“Na—Miss Henderson?”
It was Fräulein’s voice from within the little room. Minna was holding the door open.
15
At the end of twenty minutes, dismissed by Fräulein with a smiling recommendation to go and practise in the saal, Miriam had run upstairs for her music.
“It’s all right. I’m all right. I shall be able to do it,” she said to herself as she ran. The ordeal was past. She was, she had learned, to talk English with the German girls, at table, during walks, whenever she found herself with them, excepting on Saturdays and Sundays—and she was to read with the four—for an hour, three times a week. There had been no mention of grammar or study in any sense she understood.

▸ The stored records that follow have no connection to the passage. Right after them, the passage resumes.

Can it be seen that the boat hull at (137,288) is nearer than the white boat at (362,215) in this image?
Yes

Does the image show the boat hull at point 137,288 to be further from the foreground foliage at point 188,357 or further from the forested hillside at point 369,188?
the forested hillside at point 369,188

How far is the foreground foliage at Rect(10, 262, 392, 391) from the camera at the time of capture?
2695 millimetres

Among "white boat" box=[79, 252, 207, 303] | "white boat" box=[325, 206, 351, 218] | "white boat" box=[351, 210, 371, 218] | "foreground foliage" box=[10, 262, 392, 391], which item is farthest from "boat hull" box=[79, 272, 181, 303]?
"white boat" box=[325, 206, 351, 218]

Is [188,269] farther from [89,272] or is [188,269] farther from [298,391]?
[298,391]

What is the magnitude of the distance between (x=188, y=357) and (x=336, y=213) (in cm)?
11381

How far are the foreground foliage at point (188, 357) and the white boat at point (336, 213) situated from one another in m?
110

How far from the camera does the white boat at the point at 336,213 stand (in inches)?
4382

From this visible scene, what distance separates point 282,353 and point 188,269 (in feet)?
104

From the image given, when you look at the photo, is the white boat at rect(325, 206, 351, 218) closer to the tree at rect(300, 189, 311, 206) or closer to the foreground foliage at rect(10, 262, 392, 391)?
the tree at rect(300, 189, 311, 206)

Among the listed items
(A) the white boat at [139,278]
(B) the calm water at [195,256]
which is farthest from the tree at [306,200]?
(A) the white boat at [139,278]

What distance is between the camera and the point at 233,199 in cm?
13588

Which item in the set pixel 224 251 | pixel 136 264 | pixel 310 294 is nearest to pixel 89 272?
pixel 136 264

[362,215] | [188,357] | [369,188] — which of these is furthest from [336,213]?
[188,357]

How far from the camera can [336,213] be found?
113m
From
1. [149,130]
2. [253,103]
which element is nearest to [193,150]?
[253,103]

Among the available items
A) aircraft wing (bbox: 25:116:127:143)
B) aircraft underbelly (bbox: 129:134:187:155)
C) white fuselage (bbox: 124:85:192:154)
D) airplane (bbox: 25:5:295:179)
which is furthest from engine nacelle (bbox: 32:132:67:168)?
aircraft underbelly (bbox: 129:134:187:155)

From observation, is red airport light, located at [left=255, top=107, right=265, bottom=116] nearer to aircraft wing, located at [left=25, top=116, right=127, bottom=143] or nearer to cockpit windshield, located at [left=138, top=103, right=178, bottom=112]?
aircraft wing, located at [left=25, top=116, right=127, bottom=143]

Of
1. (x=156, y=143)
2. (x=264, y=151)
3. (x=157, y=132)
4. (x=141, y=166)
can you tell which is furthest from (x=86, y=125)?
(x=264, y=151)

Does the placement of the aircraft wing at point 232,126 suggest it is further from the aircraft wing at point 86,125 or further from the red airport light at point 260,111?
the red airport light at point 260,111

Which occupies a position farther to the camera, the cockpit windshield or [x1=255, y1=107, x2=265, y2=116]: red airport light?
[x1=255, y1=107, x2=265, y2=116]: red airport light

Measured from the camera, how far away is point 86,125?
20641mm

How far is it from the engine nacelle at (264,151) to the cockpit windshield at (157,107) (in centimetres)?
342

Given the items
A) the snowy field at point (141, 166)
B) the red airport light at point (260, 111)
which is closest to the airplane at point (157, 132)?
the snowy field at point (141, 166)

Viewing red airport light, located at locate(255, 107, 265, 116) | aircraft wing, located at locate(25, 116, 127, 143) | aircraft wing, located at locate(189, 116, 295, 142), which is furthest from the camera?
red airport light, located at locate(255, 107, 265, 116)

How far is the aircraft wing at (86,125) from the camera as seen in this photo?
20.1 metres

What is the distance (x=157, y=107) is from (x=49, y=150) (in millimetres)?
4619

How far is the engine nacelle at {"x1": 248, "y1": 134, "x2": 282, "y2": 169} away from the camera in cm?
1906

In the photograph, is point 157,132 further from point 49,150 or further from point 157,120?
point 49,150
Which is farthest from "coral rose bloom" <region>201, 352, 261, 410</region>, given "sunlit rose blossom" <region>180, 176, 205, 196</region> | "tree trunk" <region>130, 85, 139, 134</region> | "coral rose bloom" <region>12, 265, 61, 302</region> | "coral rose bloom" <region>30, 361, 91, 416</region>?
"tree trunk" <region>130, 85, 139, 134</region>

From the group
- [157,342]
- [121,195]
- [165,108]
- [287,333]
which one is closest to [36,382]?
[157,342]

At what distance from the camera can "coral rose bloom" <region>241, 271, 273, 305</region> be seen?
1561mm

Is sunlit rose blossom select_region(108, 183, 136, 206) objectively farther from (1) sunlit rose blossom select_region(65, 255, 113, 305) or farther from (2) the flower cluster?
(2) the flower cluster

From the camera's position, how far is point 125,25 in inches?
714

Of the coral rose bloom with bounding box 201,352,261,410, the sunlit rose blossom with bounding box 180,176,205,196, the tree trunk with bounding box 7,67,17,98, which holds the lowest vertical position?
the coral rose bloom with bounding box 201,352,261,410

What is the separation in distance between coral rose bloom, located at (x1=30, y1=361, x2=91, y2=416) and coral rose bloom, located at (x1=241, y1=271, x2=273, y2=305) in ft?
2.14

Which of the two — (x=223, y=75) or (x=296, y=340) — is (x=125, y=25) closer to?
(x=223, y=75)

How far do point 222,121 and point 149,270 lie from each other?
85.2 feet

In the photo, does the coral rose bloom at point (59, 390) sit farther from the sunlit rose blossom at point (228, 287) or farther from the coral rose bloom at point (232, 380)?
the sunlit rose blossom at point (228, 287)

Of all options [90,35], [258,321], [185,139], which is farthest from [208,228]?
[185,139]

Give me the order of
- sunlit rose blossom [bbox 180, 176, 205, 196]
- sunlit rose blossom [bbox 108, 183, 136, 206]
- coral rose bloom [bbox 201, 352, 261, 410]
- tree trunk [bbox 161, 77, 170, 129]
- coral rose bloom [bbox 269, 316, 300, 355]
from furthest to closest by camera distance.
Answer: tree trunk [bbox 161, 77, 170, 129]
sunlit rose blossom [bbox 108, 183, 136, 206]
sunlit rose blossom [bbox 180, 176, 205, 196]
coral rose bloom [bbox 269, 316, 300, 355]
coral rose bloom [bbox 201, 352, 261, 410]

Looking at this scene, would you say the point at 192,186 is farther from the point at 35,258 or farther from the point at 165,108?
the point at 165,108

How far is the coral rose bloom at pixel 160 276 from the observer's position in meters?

She had had a moment of tremor when Fräulein had said in her slow clear English, “I leave you to your pupils, Miss Henderson,” and with that had gone out and shut the door. The moment she had dreaded had come. This was Germany. There was no escape. Her desperate eyes caught sight of a solid-looking volume on the table, bound in brilliant blue cloth. She got it into her shaking hands. It was “Misunderstood.” She felt she could have shouted in her relief. A treatise on the Morse code would not have surprised her. She had heard that such things were studied at school abroad and that German children knew the names and, worse than that, the meaning of the names of the streets in the city of London. But this book that she and Harriett had banished and wanted to burn in their early teens together with “Sandford and Merton.” ...
“You are reading ‘Misunderstood’?” she faltered, glancing at the four politely waiting girls.
It was Minna who answered her in her husky, eager voice.
“D’ja, d’ja,” she responded, “na, ich meine, yace, yace we read—so sweet and beautiful book—not?”
“Oh,” said Miriam, “yes ...” and then eagerly, “you all like it, do you?”